Stripped of the token charts, World's ambition is civic. If proof of human becomes a shared utility, it could underpin fairer online votes, bot-free communities, and - the founders' long shot - a path toward inclusive economic participation that doesn't first demand your identity papers. The protocol is open and permissionless by design, so the people who use it are meant to own a piece of it.

"Proof of human is essential, and it's going mainstream."

World, on the year ahead

That is either the most important plumbing the internet hasn't built yet, or a solution still hunting for the moment the world agrees it has the problem. World is betting the moment is arriving - and is manufacturing Orbs in Texas as though it already has.

Why it matters tomorrow

Back to the orb in the room

Return to that pop-up in Austin. You looked into a sphere, it confirmed you were real, and it forgot your face on purpose. A few years ago that scene would have read as science fiction, or surveillance, or both. Today it reads as a wager that the most valuable thing you can prove online is simply that you exist - once, uniquely, and on your own terms.
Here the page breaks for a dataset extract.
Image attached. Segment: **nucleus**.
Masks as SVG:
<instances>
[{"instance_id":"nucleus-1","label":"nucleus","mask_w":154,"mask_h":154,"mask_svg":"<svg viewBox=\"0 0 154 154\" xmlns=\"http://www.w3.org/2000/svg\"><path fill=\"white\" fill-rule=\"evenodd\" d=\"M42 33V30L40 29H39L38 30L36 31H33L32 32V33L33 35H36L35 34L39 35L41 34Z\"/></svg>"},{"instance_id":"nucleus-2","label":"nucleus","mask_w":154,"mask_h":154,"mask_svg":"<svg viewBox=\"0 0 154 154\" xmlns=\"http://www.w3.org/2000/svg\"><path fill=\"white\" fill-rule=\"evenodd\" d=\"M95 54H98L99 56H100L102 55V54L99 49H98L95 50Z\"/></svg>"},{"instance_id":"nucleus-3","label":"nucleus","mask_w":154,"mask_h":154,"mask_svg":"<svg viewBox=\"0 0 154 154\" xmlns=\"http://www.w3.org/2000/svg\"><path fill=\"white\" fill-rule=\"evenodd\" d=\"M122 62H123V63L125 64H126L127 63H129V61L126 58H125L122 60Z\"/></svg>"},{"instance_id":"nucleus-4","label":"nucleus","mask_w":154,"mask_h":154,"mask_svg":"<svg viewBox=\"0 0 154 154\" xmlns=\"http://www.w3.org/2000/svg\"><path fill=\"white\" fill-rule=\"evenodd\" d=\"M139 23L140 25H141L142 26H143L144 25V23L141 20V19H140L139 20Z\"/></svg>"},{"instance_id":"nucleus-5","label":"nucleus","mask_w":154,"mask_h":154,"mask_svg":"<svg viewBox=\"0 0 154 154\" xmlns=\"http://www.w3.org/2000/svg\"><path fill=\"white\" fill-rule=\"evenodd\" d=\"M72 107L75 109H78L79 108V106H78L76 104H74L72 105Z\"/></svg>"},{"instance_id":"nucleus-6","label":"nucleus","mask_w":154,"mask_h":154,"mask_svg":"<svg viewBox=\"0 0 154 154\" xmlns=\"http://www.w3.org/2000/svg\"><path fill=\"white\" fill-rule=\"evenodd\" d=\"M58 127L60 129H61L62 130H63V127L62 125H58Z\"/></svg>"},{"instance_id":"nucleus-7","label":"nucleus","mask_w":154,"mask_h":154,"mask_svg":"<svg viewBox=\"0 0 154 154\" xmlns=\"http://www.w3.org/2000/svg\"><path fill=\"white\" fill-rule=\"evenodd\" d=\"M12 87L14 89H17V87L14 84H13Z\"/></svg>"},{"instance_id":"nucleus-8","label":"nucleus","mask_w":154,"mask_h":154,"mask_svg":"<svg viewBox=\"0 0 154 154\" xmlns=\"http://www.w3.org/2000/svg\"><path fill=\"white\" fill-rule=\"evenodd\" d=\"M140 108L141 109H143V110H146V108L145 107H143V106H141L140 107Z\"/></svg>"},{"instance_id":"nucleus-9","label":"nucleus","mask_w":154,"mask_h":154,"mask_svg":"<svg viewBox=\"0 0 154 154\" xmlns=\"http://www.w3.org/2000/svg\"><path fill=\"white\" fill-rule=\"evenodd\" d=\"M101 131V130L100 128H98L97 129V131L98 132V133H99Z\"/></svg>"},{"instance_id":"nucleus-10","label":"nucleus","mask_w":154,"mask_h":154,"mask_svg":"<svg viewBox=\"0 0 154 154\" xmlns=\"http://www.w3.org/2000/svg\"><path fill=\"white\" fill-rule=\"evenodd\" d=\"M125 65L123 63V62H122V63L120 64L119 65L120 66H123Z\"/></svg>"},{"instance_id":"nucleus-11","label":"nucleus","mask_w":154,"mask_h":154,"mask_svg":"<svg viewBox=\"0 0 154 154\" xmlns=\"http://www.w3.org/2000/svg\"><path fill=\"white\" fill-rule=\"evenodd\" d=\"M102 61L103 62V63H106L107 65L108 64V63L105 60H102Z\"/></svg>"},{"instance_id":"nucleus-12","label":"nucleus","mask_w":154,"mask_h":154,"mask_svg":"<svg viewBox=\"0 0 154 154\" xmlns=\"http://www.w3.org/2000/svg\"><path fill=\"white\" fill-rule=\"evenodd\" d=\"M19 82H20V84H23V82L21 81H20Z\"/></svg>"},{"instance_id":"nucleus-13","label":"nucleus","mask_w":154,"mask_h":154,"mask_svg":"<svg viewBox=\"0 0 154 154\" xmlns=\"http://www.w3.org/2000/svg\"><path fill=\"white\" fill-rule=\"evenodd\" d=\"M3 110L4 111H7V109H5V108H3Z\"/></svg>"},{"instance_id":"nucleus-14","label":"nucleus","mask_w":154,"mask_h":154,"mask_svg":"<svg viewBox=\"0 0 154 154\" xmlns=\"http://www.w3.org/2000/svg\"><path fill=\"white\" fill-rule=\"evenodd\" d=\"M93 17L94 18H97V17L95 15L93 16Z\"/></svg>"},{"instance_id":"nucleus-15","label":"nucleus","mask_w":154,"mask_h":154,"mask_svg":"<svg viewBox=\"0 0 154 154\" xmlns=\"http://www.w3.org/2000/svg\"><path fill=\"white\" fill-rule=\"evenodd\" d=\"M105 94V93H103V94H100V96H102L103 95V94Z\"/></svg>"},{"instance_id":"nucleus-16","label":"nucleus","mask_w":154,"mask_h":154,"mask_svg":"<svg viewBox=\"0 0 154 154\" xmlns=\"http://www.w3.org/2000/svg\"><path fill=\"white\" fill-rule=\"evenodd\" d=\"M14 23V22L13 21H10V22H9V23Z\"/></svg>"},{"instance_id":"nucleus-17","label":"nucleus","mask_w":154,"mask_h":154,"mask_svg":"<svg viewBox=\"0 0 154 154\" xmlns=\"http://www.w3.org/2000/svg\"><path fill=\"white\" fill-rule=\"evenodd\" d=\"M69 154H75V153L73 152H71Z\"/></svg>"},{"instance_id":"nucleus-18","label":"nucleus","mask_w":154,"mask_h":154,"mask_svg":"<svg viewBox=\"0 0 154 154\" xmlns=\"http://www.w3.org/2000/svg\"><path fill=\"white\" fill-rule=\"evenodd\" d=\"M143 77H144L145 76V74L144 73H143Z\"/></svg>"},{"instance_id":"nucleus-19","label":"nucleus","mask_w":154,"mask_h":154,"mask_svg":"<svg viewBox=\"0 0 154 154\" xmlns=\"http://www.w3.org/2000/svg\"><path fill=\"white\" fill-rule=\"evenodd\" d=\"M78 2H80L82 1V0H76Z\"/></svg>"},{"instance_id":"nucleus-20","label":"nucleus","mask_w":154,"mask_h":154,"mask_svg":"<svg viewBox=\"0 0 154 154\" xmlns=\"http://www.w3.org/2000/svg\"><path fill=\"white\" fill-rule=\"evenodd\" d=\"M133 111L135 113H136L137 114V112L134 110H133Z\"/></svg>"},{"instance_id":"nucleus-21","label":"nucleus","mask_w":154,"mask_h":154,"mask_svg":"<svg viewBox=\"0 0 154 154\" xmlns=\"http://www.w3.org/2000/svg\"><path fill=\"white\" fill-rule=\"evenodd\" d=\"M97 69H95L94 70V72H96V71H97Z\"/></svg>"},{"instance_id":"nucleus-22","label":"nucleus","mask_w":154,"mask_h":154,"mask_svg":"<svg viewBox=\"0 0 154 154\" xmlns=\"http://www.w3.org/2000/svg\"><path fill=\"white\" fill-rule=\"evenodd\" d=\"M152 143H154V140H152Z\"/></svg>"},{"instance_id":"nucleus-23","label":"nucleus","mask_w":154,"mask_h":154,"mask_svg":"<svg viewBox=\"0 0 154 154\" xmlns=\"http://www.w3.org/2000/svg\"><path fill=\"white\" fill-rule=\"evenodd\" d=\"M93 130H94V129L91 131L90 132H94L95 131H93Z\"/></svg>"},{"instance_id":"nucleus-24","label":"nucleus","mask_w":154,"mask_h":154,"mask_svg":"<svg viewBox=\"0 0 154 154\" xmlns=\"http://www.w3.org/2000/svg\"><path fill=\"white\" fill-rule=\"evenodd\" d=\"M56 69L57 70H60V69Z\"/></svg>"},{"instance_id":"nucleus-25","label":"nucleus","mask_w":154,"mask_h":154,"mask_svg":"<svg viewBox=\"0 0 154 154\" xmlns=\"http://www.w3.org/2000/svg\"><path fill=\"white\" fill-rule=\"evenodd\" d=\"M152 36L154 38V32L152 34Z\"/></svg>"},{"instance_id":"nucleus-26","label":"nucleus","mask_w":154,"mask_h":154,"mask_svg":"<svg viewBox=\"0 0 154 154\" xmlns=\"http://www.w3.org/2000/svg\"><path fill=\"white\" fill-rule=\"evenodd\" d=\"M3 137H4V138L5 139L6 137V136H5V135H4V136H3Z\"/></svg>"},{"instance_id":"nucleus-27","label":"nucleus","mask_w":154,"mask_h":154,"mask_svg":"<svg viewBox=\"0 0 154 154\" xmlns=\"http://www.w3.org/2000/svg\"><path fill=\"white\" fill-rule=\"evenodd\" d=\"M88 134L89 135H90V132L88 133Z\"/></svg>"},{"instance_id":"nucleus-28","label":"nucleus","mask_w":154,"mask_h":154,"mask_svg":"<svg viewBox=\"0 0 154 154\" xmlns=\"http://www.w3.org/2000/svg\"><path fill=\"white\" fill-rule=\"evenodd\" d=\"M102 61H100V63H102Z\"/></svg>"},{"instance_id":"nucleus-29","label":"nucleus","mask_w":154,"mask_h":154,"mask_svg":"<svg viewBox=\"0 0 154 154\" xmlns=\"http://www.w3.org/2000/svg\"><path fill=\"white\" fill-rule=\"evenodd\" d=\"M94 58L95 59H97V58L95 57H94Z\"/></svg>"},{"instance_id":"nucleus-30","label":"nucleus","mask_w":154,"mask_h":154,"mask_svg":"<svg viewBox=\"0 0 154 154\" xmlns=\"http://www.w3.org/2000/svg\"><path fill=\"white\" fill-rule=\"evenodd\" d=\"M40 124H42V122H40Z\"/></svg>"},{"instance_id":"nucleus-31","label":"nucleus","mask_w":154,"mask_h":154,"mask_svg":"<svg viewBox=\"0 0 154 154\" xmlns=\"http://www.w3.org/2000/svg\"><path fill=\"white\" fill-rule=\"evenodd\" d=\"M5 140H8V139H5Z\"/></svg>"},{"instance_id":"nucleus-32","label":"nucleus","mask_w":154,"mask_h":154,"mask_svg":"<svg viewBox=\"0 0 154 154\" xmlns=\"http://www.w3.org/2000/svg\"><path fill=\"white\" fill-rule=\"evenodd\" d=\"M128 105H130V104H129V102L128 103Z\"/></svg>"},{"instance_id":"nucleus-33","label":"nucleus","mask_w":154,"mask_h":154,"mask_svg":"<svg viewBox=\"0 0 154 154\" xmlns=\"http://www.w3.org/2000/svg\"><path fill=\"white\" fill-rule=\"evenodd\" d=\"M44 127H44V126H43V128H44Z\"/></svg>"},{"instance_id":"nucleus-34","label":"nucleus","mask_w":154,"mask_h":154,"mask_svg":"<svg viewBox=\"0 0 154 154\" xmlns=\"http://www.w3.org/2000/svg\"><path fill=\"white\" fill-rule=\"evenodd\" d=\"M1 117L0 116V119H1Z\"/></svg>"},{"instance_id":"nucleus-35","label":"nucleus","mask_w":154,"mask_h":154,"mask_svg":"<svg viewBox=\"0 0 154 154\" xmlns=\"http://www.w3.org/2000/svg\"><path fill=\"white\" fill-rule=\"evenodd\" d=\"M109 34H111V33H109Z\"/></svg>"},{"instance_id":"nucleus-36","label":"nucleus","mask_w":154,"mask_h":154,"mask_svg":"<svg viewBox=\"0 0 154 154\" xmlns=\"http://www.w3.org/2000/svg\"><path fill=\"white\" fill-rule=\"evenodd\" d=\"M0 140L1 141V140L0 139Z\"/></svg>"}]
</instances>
World may be early. It may be controversial. But it has turned a thought experiment about personhood into hardware, a network, and 25 million verified humans who walked out the door exactly as anonymous as they walked in. In the age of convincing machines, that turns out to be a surprisingly radical thing to offer.

The machines got good at pretending to be us. World is building the place where you prove you're not pretending.